= Vojtěch Mareš =

Czech handball player and coach (1936–2025)

Mareš taking a shot at goal

Vojtěch Mareš (14 August 1936 – 16 July 2025) was a Czech handball player and coach. He was the gold medalist at the 1967 World Handball Championship in Sweden in 1967, playing for Czechoslovakia as a winger. Originally he was a physical education teacher. In 1968, he also played in the World Selection.

== Life and career ==
Mareš was born in Považská Bystrica on 14 August 1936. He started playing handball in Vsetín, after moving to Prague he started playing for Slavia Prague. During his university studies he played for the men's team Sparta Prague (until 1959). He then enlisted in the army and transferred to the Dukla Prague, where he remained until the end of his playing career (1959–1971). During this time, the team won several league titles. From 1977 to 1982, he worked for five years in Kuwait. He then worked abroad again from 1989 to 1994, when he coached the men's and women's national teams in the United States.

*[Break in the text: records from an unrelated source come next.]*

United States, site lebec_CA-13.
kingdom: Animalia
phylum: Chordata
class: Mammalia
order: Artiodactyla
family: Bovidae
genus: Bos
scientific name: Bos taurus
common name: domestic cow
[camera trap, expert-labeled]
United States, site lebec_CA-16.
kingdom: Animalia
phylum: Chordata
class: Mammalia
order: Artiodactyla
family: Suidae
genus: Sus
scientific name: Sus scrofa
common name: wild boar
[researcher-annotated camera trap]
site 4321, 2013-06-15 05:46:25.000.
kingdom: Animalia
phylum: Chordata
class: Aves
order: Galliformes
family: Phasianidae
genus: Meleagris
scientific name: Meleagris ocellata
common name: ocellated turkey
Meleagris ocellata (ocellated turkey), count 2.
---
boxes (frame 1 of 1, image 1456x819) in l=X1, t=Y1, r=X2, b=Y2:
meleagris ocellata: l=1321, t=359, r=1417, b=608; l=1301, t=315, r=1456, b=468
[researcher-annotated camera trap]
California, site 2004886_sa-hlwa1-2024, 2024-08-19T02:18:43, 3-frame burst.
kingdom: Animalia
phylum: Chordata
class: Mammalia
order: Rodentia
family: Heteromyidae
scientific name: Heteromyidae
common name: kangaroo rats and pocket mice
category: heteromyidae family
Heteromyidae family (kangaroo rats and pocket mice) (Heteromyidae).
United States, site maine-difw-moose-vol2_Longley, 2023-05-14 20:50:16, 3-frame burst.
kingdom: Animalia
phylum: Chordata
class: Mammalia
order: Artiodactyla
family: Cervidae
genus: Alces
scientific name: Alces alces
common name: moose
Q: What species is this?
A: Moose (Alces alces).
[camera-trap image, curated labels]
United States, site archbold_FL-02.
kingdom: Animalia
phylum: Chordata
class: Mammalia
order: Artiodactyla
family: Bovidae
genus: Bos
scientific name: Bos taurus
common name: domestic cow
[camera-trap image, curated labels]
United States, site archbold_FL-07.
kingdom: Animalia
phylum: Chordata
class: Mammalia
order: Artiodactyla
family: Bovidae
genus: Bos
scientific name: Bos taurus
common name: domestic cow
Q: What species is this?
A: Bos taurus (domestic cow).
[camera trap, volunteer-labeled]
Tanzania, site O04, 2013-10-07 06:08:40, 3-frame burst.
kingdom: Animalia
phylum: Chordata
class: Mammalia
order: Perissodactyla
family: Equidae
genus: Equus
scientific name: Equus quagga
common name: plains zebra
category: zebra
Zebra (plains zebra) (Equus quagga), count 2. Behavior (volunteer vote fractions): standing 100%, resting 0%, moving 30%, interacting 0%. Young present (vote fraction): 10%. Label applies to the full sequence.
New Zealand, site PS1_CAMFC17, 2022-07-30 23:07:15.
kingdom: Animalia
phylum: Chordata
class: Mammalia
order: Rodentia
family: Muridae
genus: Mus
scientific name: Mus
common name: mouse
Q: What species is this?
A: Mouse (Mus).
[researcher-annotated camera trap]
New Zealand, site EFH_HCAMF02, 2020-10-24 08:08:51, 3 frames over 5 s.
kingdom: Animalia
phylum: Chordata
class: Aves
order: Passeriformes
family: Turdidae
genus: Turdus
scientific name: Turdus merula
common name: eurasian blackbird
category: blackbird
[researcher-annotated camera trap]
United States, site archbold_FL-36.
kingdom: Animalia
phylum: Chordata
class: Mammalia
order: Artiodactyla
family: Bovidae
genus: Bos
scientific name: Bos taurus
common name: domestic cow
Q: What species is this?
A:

Mareš played more than 100 matches for the national team. In 1986–1989, he coached the men's national team of Czechoslovakia, with which they participated in the 1988 Summer Olympics in Seoul, where they finished in sixth place. In 1997–2001, he coached the Czech Republic women's national handball team. From 2002, he was the coach of the Slovakia women's national handball team.

Mareš died on 16 July 2025, at the age of 88.